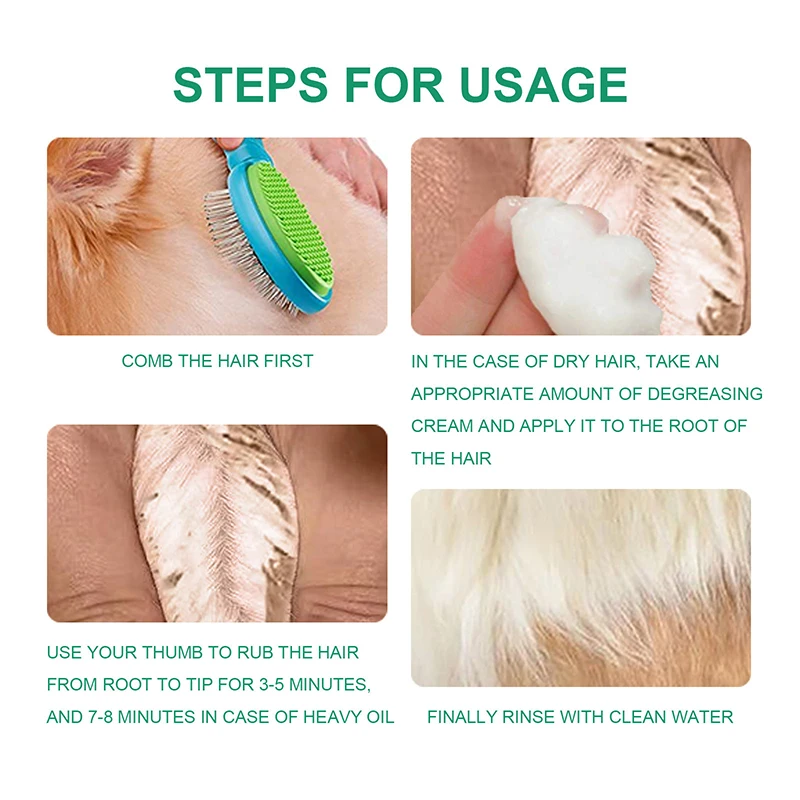 STEPS FOR USAGE

COMB THE HAIR FIRST

IN THE CASE OF DRY HAIR, TAKE AN APPROPRIATE AMOUNT OF DEGREASING CREAM AND APPLY IT TO THE ROOT OF THE HAIR

USE YOUR THUMB TO RUB THE HAIR FROM ROOT TO TIP FOR 3-5 MINUTES, AND 7-8 MINUTES IN CASE OF HEAVY OIL

FINALLY RINSE WITH CLEAN WATER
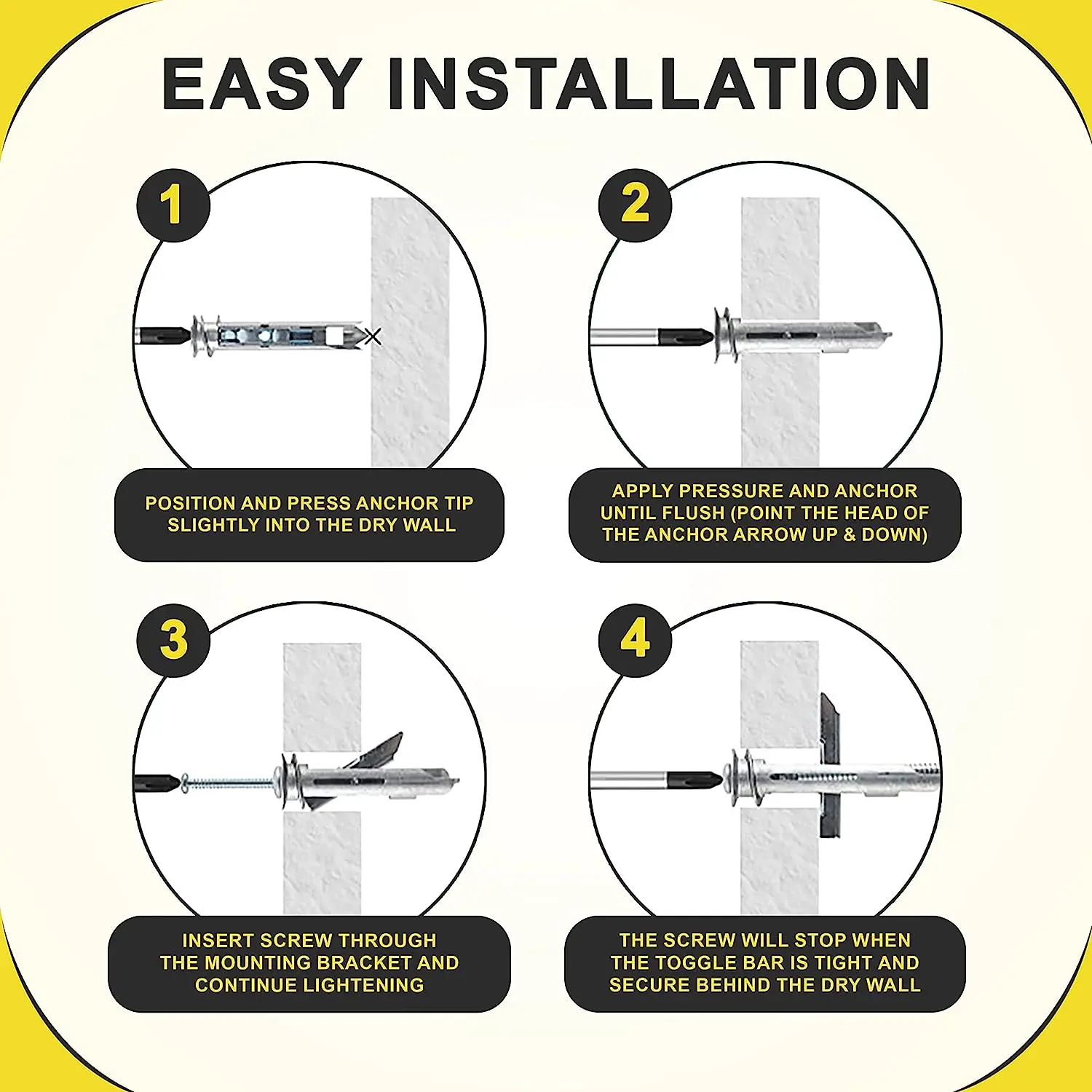 EASY INSTALLATION

1

POSITION AND PRESS ANCHOR TIP SLIGHTLY INTO THE DRY WALL

2

APPLY PRESSURE AND ANCHOR UNTIL FLUSH (POINT THE HEAD OF THE ANCHOR ARROW UP & DOWN)

3

INSERT SCREW THROUGH THE MOUNTING BRACKET AND CONTINUE LIGHTENING

4

THE SCREW WILL STOP WHEN THE TOGGLE BAR IS TIGHT AND SECURE BEHIND THE DRY WALL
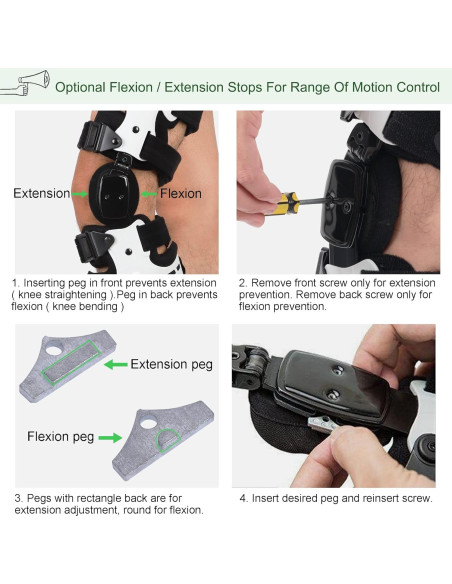 Optional Flexion / Extension Stops For Range Of Motion Control

Extension

Flexion

1. Inserting peg in front prevents extension ( knee straightening ).Peg in back prevents flexion ( knee bending )

2. Remove front screw only for extension prevention. Remove back screw only for flexion prevention.

Extension peg

Flexion peg

3. Pegs with rectangle back are for extension adjustment, round for flexion.

4. Insert desired peg and reinsert screw.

---+---

An exact copy is needed of the entries above, starting at the line that holds "Optional Flexion /" and stopping at the line that holds "Flexion peg", both kept; pictures stay out.

# Written response
 Optional Flexion / Extension Stops For Range Of Motion Control

Extension

Flexion

1. Inserting peg in front prevents extension ( knee straightening ).Peg in back prevents flexion ( knee bending )

2. Remove front screw only for extension prevention. Remove back screw only for flexion prevention.

Extension peg

Flexion peg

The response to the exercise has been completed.